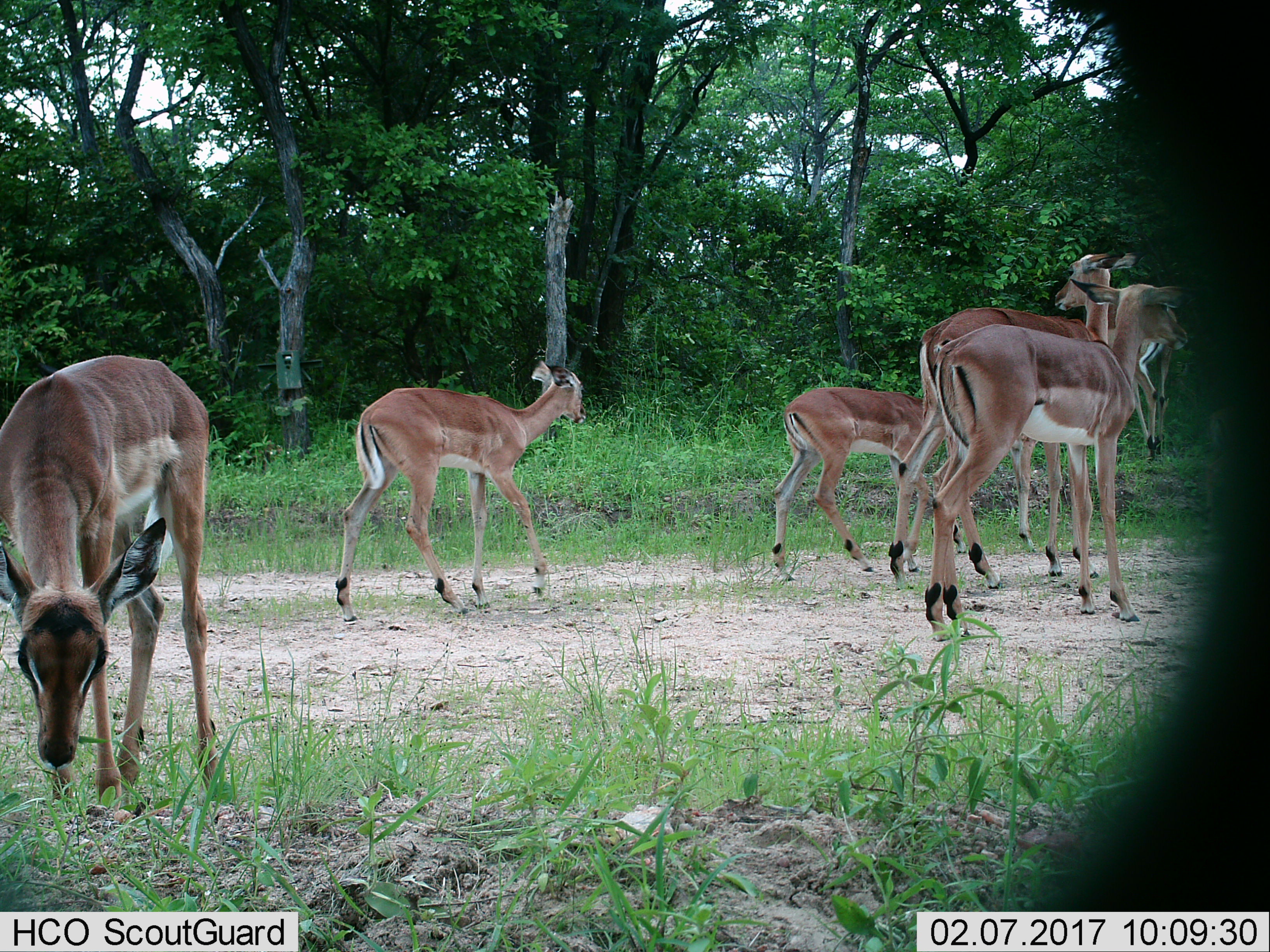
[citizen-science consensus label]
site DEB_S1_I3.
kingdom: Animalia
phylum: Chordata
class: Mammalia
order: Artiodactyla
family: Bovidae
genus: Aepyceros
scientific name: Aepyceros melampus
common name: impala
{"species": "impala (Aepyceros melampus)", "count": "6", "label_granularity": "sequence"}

---

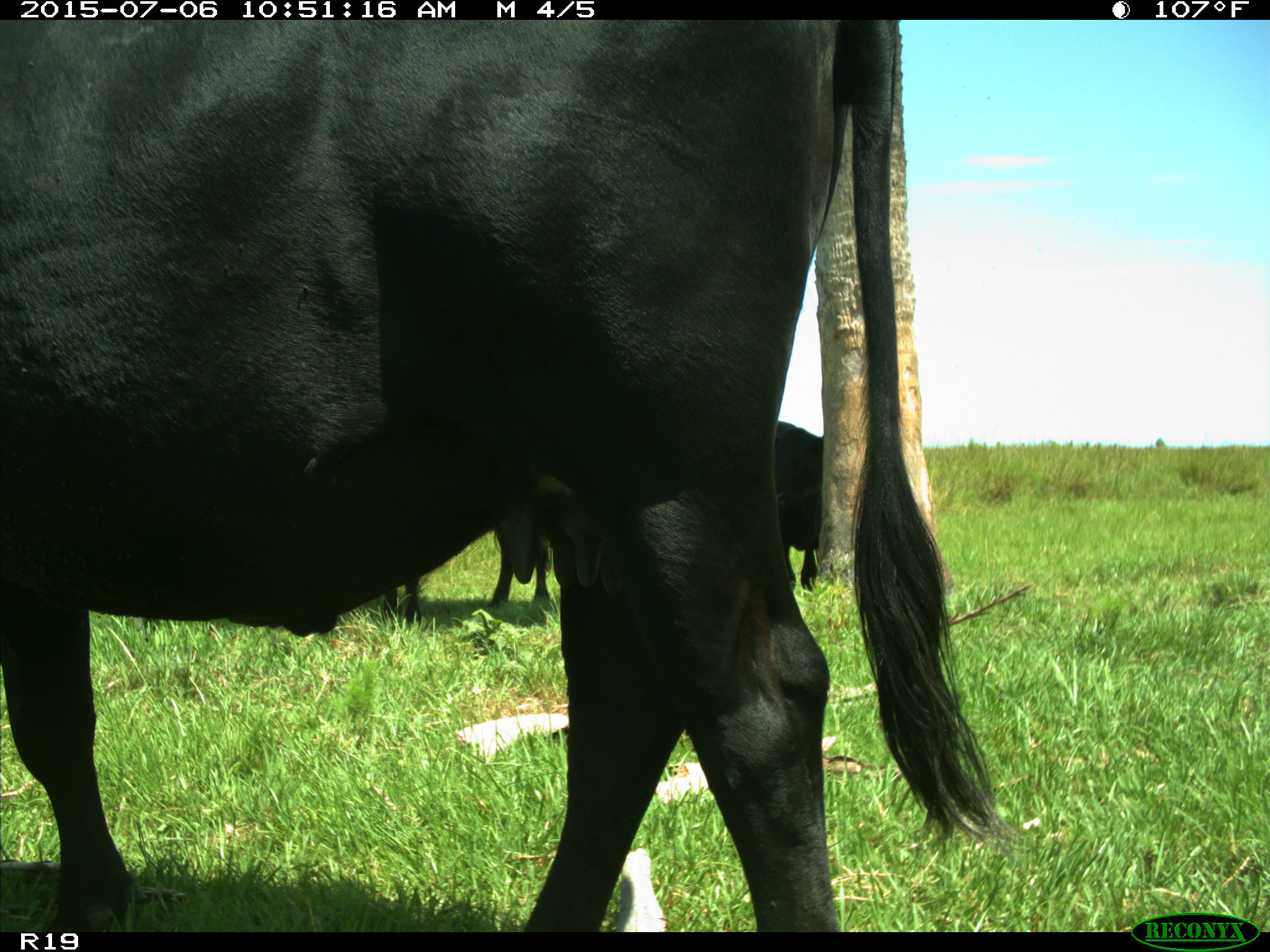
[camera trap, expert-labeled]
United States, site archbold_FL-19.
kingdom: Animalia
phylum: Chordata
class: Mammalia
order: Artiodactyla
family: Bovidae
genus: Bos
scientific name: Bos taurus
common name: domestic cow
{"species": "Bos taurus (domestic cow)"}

Exercise: Your reply should be the number of lines in the entries that contain "name", nothing more.

Expected answer: 4